#### [Work to complete]
Beginning at the line with "Compare Textbook Prices", please repeat each line exactly through the end of the records below, including that first line and the last, but no pictures.

#### [Data provided]
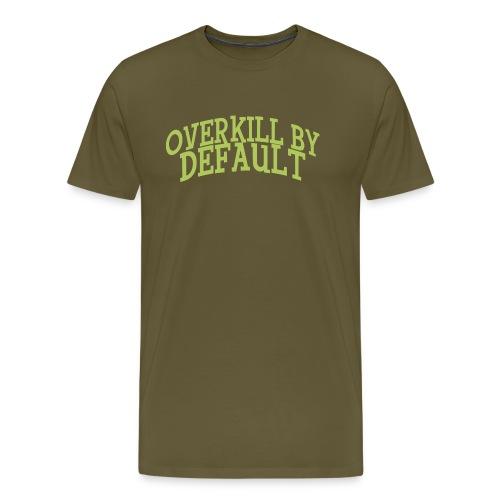 Overkill by Default Text Only - Premium T-skjorte for menn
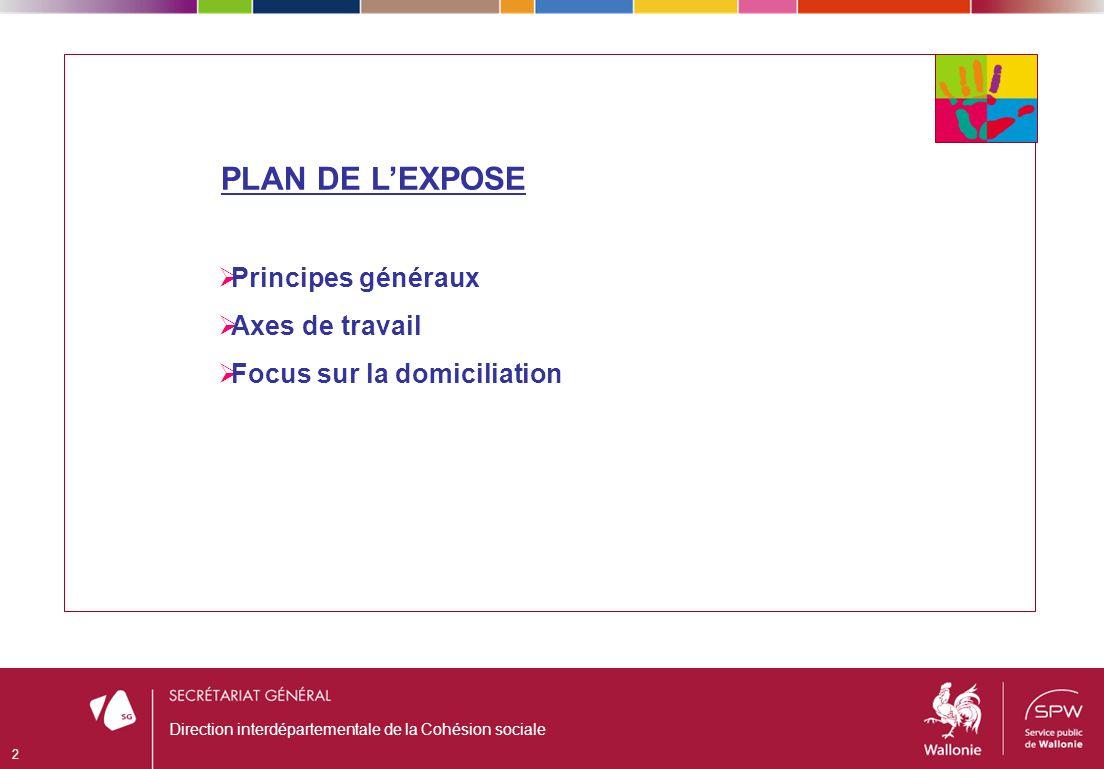 PLAN DE LEXPOSE Principes généraux Axes de travail Focus sur la domiciliation 2 Direction interdépartementale de la Cohésion sociale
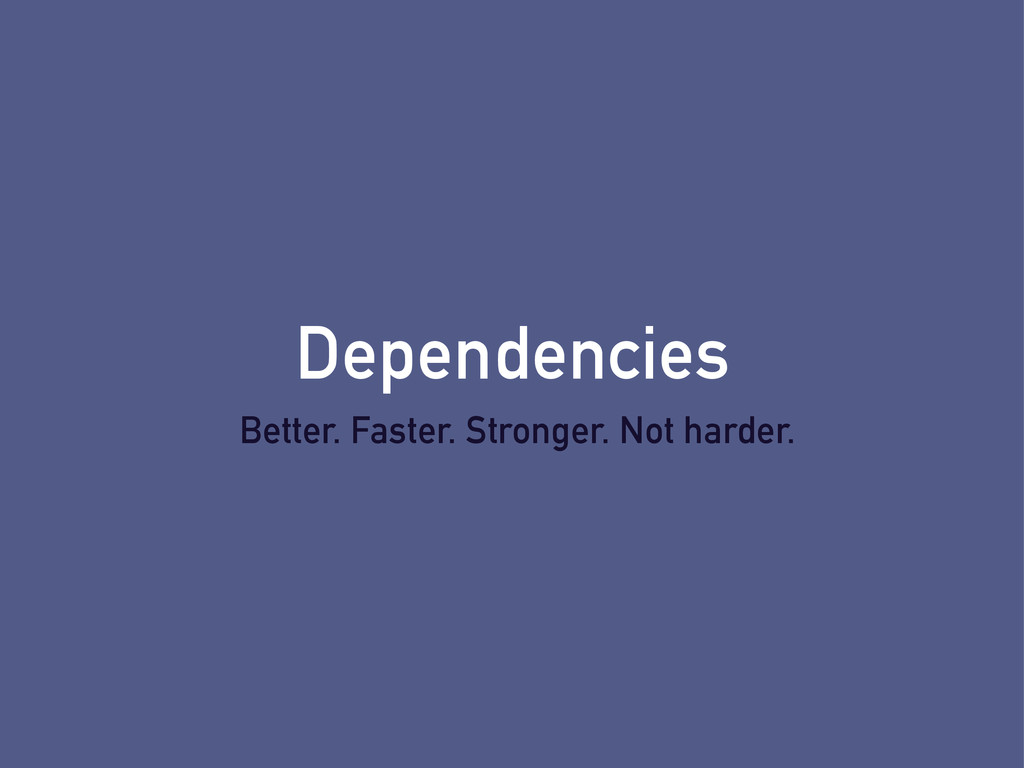 Dependencies Better. Faster. Stronger. Not hard...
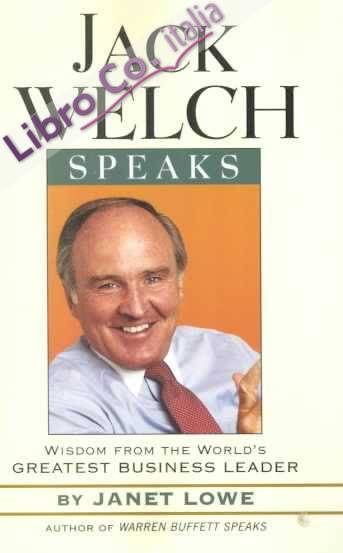 Jack Welch Speaks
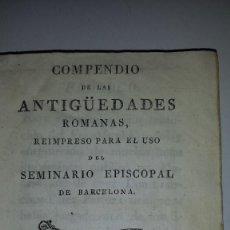 Libros antiguos: COMPENDIO DE LAS ANTIGUEDADES ROMANAS 1771. Lote 60190319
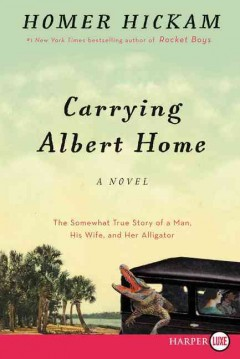 Carrying Albert home the somewhat true story of a man, his wife, and her alligator cover image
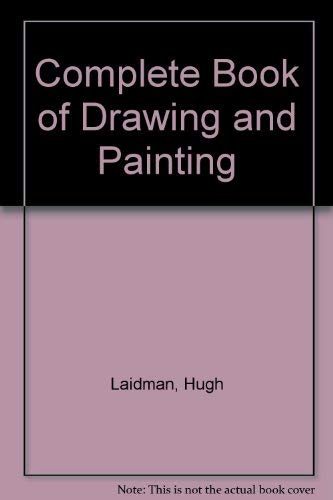 9780720710236: Complete Book of Drawing and Painting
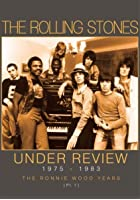 The Rolling Stones - Under Review 1975 -1983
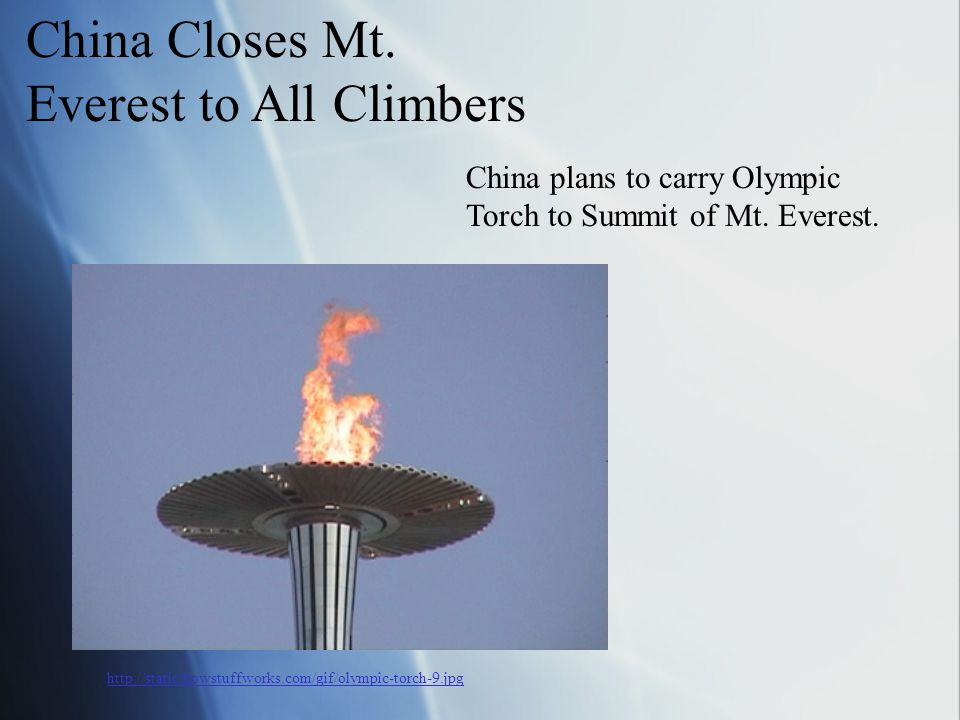China Closes Mt. Everest to All Climbers China plans to carry Olympic Torch to Summit of Mt.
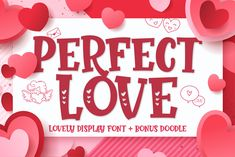 Perfect Love (Font) by figuree studio · Creative Fabrica Cool Doodles, Perfect Love, Hello Spring, Premium Fonts, All Fonts, School Design, Design Projects, Display, Hearts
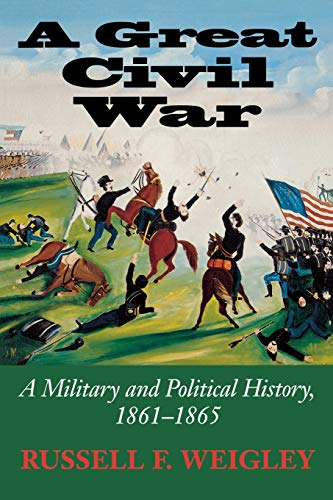 Compare Textbook Prices for A Great Civil War: A Military and Political History, 1861-1865 Ftpb ed. Edition ISBN 9780253217066 by Weigley, Russell F.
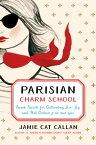 Parisian Charm SchoolFrench Secrets for Cultivating Love, Joy, and That Certain je ne sais quoi【電子書籍】[ Jamie Cat Callan ]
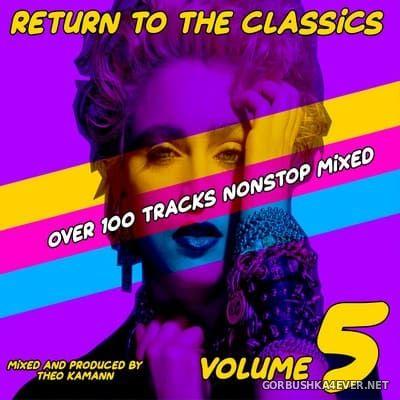 DJ Theo Kamann - Return To The Classics vol 5 [2019]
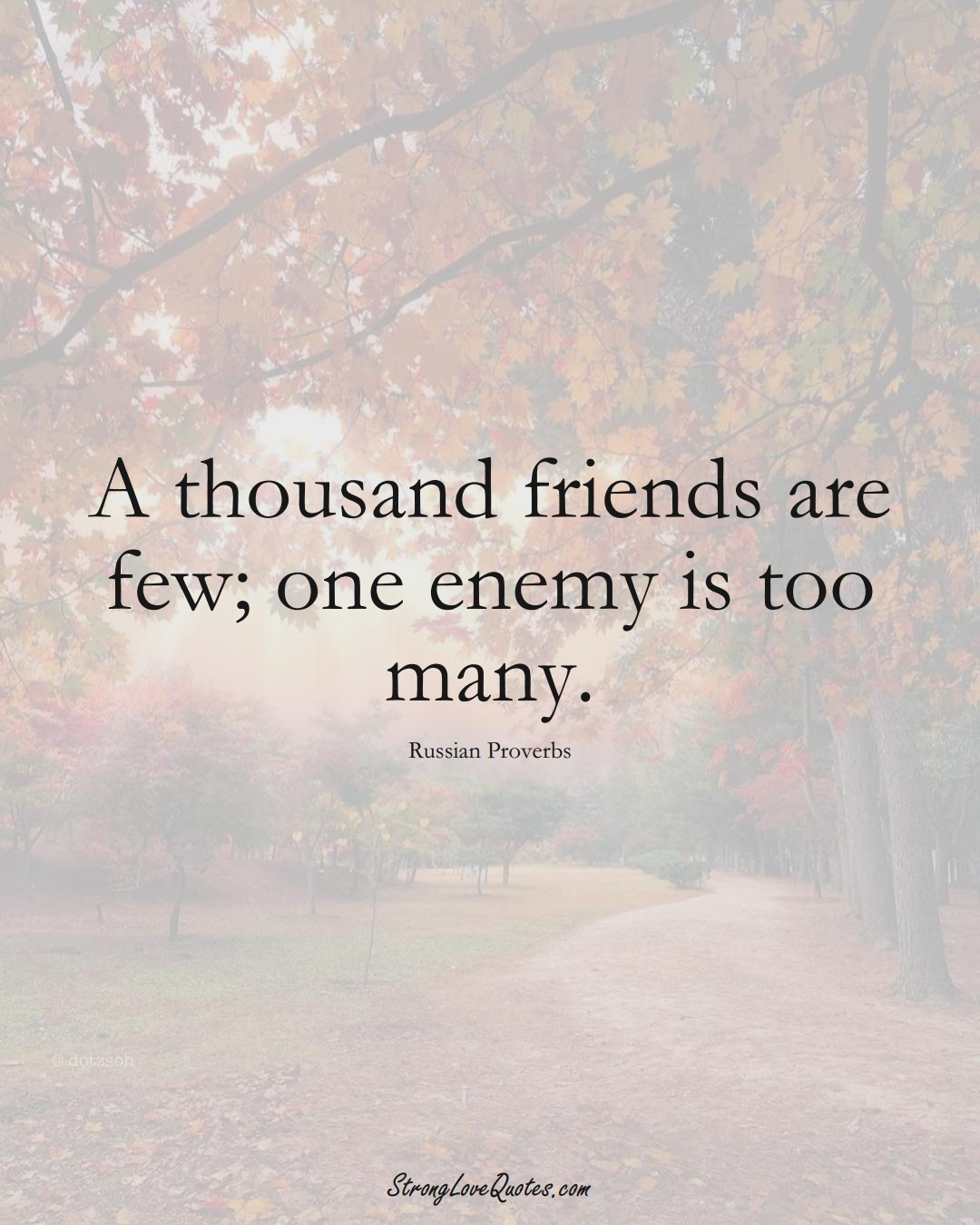 A thousand friends are few; one enemy is too many. (Russian Sayings);  #AsianSayings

#### [Response box]
 Compare Textbook Prices for A Great Civil War: A Military and Political History, 1861-1865 Ftpb ed. Edition ISBN 9780253217066 by Weigley, Russell F.
 Parisian Charm SchoolFrench Secrets for Cultivating Love, Joy, and That Certain je ne sais quoi【電子書籍】[ Jamie Cat Callan ]
 DJ Theo Kamann - Return To The Classics vol 5 [2019]
 A thousand friends are few; one enemy is too many. (Russian Sayings);  #AsianSayings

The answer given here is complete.